Some define good teaching as deep teaching. (I’m still waiting for someone to tell me that one of my lessons was deep.) People often use the word “deep” to describe teaching that is hard to understand. That is not good teaching. It is muddy teaching.
For some, good teaching is equated with a certain metho-dology. Lots of people, for example, are critical of lecture, but I have heard some lectures that would certainly qualify as good teaching. For me, there is nothing better than an engaging, life-challenging lecture. Most lectures, however, aren’t that good. So group discussion has become far more popular. Involvement. Participation. Sharing. Unfortunately, you can do all of that and still be lousy at teaching.
Variety is one textbook answer. I even taught this one myself: “Use any method except the one you used last week.” Variety, that’s what makes you effective, isn’t it? Yes…unless you are moving from one ineffective method to the next. In addition, I have heard people do pretty much the same thing every week and still be great.
So what is great teaching? Simply put, great teaching is teaching that creates great people. Where disciples of Jesus are being developed, great teaching is taking place. Jesus’ teaching was great, not because his stories were interesting (which they were), but because his disciples turned the world upside down. When the people in our small groups and classes turn their worlds upside down, we have done a reasonably good job of teaching. Jesus told us to make disciples, not merely to make converts (Matthew 28:19-20). The objective of Christian teaching is to produce mature disciples of Jesus Christ.
Teaching is not about methods. It is about results, about changed lives. We are out to create people who enjoy God and get along with others. Paul, by his own admission, wasn’t eloquent (1 Corinthians 2:4), but he changed lives. He reminds the Corinthians, “You show that you are a letter from Christ, the result of our ministry, written not with ink but with the Spirit of the living God, not on tablets of stone but on tablets of human hearts” (2 Corinthians 3:3). So I ask: Who can you point to and say, “This person is living the disciple’s life because of my teaching ministry”? Teaching that makes disciples is good teaching. Anything less is simply not enough.

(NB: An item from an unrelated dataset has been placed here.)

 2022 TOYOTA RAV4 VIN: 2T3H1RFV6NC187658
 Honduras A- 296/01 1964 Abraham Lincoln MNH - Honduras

If we cannot point to men and women, boys and girls who love God and others, we have failed. Gathering a large crowd—even doubling our classes!—doesn’t make us successful. Teaching lessons that everyone compliments for their insight and relevance doesn’t make us great teachers. Both of these miss the point of good teaching. The point is to change lives, to help people live differently on Monday morning. Teaching that produces disciples is good teaching.